Data for processing:
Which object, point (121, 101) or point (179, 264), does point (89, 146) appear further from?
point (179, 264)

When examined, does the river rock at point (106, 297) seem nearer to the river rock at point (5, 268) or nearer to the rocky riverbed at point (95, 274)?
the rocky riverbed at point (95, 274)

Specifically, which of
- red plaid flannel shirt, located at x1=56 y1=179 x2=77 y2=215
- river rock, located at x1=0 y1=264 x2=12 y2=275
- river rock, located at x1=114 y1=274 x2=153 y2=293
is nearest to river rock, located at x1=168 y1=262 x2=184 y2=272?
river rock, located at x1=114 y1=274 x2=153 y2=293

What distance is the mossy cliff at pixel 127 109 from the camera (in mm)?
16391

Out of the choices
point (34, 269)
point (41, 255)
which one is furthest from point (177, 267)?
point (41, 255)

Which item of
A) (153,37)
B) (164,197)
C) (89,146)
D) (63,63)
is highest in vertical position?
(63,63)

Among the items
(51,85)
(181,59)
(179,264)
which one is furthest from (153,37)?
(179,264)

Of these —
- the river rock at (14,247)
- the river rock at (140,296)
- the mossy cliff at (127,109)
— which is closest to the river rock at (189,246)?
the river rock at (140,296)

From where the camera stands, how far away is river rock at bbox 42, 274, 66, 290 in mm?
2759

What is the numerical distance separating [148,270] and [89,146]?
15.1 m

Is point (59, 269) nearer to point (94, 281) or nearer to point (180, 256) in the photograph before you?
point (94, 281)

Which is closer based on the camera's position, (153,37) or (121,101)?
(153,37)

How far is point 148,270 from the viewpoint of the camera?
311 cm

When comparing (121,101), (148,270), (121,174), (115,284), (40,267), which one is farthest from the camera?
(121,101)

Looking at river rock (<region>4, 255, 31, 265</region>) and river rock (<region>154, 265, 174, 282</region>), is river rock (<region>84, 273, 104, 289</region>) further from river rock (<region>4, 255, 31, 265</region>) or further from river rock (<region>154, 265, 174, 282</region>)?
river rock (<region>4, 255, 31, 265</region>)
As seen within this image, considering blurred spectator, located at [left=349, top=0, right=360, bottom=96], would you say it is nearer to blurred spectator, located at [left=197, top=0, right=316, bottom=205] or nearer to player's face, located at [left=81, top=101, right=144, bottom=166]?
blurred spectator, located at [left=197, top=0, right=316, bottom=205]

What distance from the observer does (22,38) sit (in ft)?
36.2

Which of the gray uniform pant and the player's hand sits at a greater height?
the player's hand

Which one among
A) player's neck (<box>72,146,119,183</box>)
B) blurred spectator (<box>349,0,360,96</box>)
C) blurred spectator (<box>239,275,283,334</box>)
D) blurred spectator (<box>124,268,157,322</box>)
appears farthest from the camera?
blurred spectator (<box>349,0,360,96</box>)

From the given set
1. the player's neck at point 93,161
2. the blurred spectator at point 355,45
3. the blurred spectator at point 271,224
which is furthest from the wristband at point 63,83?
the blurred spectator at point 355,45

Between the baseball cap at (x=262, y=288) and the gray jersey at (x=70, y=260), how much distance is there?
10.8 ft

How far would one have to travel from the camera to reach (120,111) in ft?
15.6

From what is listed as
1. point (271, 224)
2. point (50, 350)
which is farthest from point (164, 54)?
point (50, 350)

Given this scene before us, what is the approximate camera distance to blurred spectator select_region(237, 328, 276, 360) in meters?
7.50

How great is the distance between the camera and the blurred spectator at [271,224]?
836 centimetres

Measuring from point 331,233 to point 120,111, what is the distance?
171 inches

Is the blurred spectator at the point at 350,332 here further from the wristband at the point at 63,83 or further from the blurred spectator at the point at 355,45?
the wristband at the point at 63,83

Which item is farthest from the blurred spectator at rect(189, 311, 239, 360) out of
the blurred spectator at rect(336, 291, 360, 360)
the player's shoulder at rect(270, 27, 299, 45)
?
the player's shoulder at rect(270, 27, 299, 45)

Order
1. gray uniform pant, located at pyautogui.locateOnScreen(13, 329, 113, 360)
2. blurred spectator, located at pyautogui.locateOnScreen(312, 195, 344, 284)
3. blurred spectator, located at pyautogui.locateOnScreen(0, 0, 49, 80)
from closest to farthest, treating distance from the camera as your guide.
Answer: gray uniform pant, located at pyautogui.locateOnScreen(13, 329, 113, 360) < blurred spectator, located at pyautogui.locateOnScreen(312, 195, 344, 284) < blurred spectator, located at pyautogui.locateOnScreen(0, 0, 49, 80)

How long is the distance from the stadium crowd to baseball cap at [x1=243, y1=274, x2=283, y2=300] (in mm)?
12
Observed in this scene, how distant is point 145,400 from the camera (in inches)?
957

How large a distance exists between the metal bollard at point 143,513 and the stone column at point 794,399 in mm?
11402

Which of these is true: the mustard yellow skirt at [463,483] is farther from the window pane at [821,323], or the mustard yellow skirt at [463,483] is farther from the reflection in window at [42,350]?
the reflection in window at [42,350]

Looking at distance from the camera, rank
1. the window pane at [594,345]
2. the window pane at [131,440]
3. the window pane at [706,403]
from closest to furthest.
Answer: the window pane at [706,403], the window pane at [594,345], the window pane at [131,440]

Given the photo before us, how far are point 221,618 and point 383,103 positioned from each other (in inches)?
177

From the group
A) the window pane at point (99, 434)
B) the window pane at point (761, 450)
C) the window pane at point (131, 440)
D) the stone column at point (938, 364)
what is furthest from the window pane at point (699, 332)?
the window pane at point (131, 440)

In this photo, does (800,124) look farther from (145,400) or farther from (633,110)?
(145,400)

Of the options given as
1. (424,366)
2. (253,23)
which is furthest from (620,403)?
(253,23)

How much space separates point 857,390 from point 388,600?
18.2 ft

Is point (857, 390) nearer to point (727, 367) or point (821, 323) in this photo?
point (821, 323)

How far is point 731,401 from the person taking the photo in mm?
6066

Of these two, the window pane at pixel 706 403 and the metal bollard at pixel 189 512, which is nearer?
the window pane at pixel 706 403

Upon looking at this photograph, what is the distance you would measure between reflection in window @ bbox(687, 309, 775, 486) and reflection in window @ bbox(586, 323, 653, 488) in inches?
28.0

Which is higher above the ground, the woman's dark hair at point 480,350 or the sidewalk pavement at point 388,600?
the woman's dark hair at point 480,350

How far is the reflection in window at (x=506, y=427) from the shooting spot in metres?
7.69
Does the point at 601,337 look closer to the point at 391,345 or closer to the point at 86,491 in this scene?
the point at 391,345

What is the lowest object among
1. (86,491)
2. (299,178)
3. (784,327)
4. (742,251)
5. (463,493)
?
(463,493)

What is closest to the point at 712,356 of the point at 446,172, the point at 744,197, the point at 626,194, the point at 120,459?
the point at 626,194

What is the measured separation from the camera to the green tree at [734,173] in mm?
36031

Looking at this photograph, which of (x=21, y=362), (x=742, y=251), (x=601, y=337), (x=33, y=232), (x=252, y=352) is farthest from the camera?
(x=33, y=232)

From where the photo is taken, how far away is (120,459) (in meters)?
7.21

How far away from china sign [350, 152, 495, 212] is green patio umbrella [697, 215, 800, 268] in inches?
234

Given task: Can you set down, word for word, the lines of the listing above, beginning at the line that has "Does the point" and stopping after the listing's last line?

Correct answer:
Does the point at 601,337 look closer to the point at 391,345 or closer to the point at 86,491 in this scene?
the point at 391,345

What is the lowest object among
1. (86,491)
2. (299,178)
3. (784,327)
4. (742,251)
5. (463,493)
?
(463,493)

What is closest to the point at 712,356 of the point at 446,172, the point at 744,197, the point at 626,194, the point at 120,459?
the point at 626,194

What is the measured separation from the camera to the green tree at [734,173] in mm?
36031

Looking at this photograph, which of (x=21, y=362), (x=742, y=251), (x=601, y=337), (x=33, y=232), (x=252, y=352) is farthest from the camera?
(x=33, y=232)

From where the photo is taken, how far away is (120,459) (in meters)?
7.21

How far away from china sign [350, 152, 495, 212] is green patio umbrella [697, 215, 800, 268] in inches?
234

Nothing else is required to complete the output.